CHP, also known as cogeneration, is generated onsite by a plant powered by any number of systems: fuel cells, reciprocating engines, turbines, or microturbines. Electricity generated is used to meet a portion of the hotel’s needs and byproduct heat is used to heat hot water or steam.

Cogeneration plants are much more efficient than coal-powered or other types of plants that supply most of America’s electric power. Typical power plants waste 74 percent of the energy they produce, but a cogeneration plant will lose only about 17 percent and use another 49 percent for heating and the remaining 34 percent for electricity generation.
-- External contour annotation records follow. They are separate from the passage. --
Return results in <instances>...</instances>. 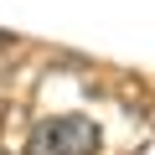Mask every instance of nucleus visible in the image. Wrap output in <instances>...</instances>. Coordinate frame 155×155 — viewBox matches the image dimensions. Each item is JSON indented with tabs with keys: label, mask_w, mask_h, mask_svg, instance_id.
Masks as SVG:
<instances>
[{
	"label": "nucleus",
	"mask_w": 155,
	"mask_h": 155,
	"mask_svg": "<svg viewBox=\"0 0 155 155\" xmlns=\"http://www.w3.org/2000/svg\"><path fill=\"white\" fill-rule=\"evenodd\" d=\"M93 150H98V129L83 114L41 119L31 129V140H26V155H93Z\"/></svg>",
	"instance_id": "1"
}]
</instances>
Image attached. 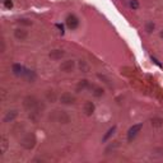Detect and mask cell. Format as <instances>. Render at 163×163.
Here are the masks:
<instances>
[{
    "label": "cell",
    "mask_w": 163,
    "mask_h": 163,
    "mask_svg": "<svg viewBox=\"0 0 163 163\" xmlns=\"http://www.w3.org/2000/svg\"><path fill=\"white\" fill-rule=\"evenodd\" d=\"M24 107L27 108V110L32 111L33 114H40V110L42 108L41 103L37 101L36 97L33 96H28L24 98Z\"/></svg>",
    "instance_id": "obj_1"
},
{
    "label": "cell",
    "mask_w": 163,
    "mask_h": 163,
    "mask_svg": "<svg viewBox=\"0 0 163 163\" xmlns=\"http://www.w3.org/2000/svg\"><path fill=\"white\" fill-rule=\"evenodd\" d=\"M21 144L23 148L26 149H32L34 145H36V137L33 134H26L24 137L21 139Z\"/></svg>",
    "instance_id": "obj_2"
},
{
    "label": "cell",
    "mask_w": 163,
    "mask_h": 163,
    "mask_svg": "<svg viewBox=\"0 0 163 163\" xmlns=\"http://www.w3.org/2000/svg\"><path fill=\"white\" fill-rule=\"evenodd\" d=\"M142 127H143V124H137V125L131 126L129 129V131H127V140H129V142L133 140V139L138 135V133H140Z\"/></svg>",
    "instance_id": "obj_3"
},
{
    "label": "cell",
    "mask_w": 163,
    "mask_h": 163,
    "mask_svg": "<svg viewBox=\"0 0 163 163\" xmlns=\"http://www.w3.org/2000/svg\"><path fill=\"white\" fill-rule=\"evenodd\" d=\"M66 26H68V28H70V29H75L76 27L79 26V19L76 18L74 14L68 15V18H66Z\"/></svg>",
    "instance_id": "obj_4"
},
{
    "label": "cell",
    "mask_w": 163,
    "mask_h": 163,
    "mask_svg": "<svg viewBox=\"0 0 163 163\" xmlns=\"http://www.w3.org/2000/svg\"><path fill=\"white\" fill-rule=\"evenodd\" d=\"M60 101H61V103H64V104H73V103H75V97L70 94V93L65 92L61 94Z\"/></svg>",
    "instance_id": "obj_5"
},
{
    "label": "cell",
    "mask_w": 163,
    "mask_h": 163,
    "mask_svg": "<svg viewBox=\"0 0 163 163\" xmlns=\"http://www.w3.org/2000/svg\"><path fill=\"white\" fill-rule=\"evenodd\" d=\"M75 66V63L73 60H66V61H64V63H61L60 65V70H63L65 73H70L73 69H74Z\"/></svg>",
    "instance_id": "obj_6"
},
{
    "label": "cell",
    "mask_w": 163,
    "mask_h": 163,
    "mask_svg": "<svg viewBox=\"0 0 163 163\" xmlns=\"http://www.w3.org/2000/svg\"><path fill=\"white\" fill-rule=\"evenodd\" d=\"M18 116V111L17 110H10L6 112V115L4 116V122H11L17 119Z\"/></svg>",
    "instance_id": "obj_7"
},
{
    "label": "cell",
    "mask_w": 163,
    "mask_h": 163,
    "mask_svg": "<svg viewBox=\"0 0 163 163\" xmlns=\"http://www.w3.org/2000/svg\"><path fill=\"white\" fill-rule=\"evenodd\" d=\"M83 110H84V114L87 116H92L93 112H94V103L91 102V101H87V102L84 103Z\"/></svg>",
    "instance_id": "obj_8"
},
{
    "label": "cell",
    "mask_w": 163,
    "mask_h": 163,
    "mask_svg": "<svg viewBox=\"0 0 163 163\" xmlns=\"http://www.w3.org/2000/svg\"><path fill=\"white\" fill-rule=\"evenodd\" d=\"M14 37L17 38V40H19V41H23V40H26V38L28 37V32L24 31V29L17 28L14 31Z\"/></svg>",
    "instance_id": "obj_9"
},
{
    "label": "cell",
    "mask_w": 163,
    "mask_h": 163,
    "mask_svg": "<svg viewBox=\"0 0 163 163\" xmlns=\"http://www.w3.org/2000/svg\"><path fill=\"white\" fill-rule=\"evenodd\" d=\"M8 147H9V142H8L6 137H1L0 138V154H3L8 150Z\"/></svg>",
    "instance_id": "obj_10"
},
{
    "label": "cell",
    "mask_w": 163,
    "mask_h": 163,
    "mask_svg": "<svg viewBox=\"0 0 163 163\" xmlns=\"http://www.w3.org/2000/svg\"><path fill=\"white\" fill-rule=\"evenodd\" d=\"M64 55H65V52L63 50H52V51L50 52V57H51L52 60H60Z\"/></svg>",
    "instance_id": "obj_11"
},
{
    "label": "cell",
    "mask_w": 163,
    "mask_h": 163,
    "mask_svg": "<svg viewBox=\"0 0 163 163\" xmlns=\"http://www.w3.org/2000/svg\"><path fill=\"white\" fill-rule=\"evenodd\" d=\"M23 76L28 80V82H34V79H36V74H34V71L32 70H28V69H24V73H23Z\"/></svg>",
    "instance_id": "obj_12"
},
{
    "label": "cell",
    "mask_w": 163,
    "mask_h": 163,
    "mask_svg": "<svg viewBox=\"0 0 163 163\" xmlns=\"http://www.w3.org/2000/svg\"><path fill=\"white\" fill-rule=\"evenodd\" d=\"M24 69L21 64H13V66H11V70L15 75H23V73H24Z\"/></svg>",
    "instance_id": "obj_13"
},
{
    "label": "cell",
    "mask_w": 163,
    "mask_h": 163,
    "mask_svg": "<svg viewBox=\"0 0 163 163\" xmlns=\"http://www.w3.org/2000/svg\"><path fill=\"white\" fill-rule=\"evenodd\" d=\"M115 131H116V126L114 125L112 127H110V129L107 130V133H106V134L103 135V139H102V142H103V143H104V142H107L108 139H110V138L112 137V135L115 134Z\"/></svg>",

At the 336-room Ritz-Carlton, San Francisco, a PureComfort combined cooling, heating and power (CCHP) system from UTC Power has been generating electricity and helping to meet the hotel’s heating and cooling needs since late 2005. About 240 kW of electricity is generated by the system that includes four 60-kW microturbines and a double-effect chiller from Carrier Corp., UTC Power’s sister company.

The microturbine’s exhaust is collected in a manifold and used to drive the double-effect absorption chiller, enabling the PureComfort system to achieve an overall fuel utilization rate of more than 80 percent. The power plant, which has a footprint of approximately 22 feet long, 21 feet wide, and 16 feet high, saves enough electricity to light 220 homes every day.

Payback in Just Three Years

“The installation was a big success for our company,” says Randy Gaines, Senior Director, MEP/Systems, Design & Construction, for Bethesda, Md.-based Host Hotels & Resorts. “We purchased the system outright. It will have a payback of less than three years. The system is exceeding expectations.”

Gaines says cogeneration plants make sense where fuel costs are reasonable.

“We put them in markets where we can lock in a long-term natural gas rate,” says Gaines, who adds that his company is currently considering locations in New York City for cogeneration. “You also need a good footprint—a large enough area to put the equipment, and the system needs to fit the mechanics of the building.”

Utility company incentives are important when considering cogeneration systems. Gaines says Connecticut, New York and California are examples of states that offer rebate programs.

It is no coincidence that Starwood and Host Hotels & Resorts are both pursuing cogeneration. At the Sheraton San Diego Hotel & Marina, for example, the two companies worked together on the installation of several Direct FuelCell power plants. Those plants now generate 1.5 MW of electricity and provide waste heat to help meet domestic hot water demands. (Click here to read article.)

Starwood Commits to CCHP in Kauai

In addition to its five properties that currently have Direct FuelCell power plants, Starwood is pursuing continuous-duty, diesel-driven CCHP EnviroGen Energy Modules for its Sheraton Kauai property in Kauai, Hawaii. Starwood will not own the plants but will purchase the power from BluePoint Energy Inc. (See article.) The plants are expected to be up and running by early 2008.

“While the Hawaiian island of Kauai is one of the most beautiful and remote places on Earth, it presents special challenges with respect to accessing reliable and cost-efficient energy,” said John Lembo in a press release announcing the BluePoint venture.

Whereas natural gas would be the fuel of choice on the mainland, in Kauai diesel fuel will be used to power the EnviroGen Energy Modules. At the hotel, a back-up generator also will be installed. Heat produced by the plants will help meet 20 to 30 percent of the property’s domestic hot water needs.

“We will be saving $350,000 a year without any out-of-pocket cost,” Lembo says.

Lembo says Starwood currently is considering cogeneration plants for hotels in New York City and may also implement the technology outside the United States.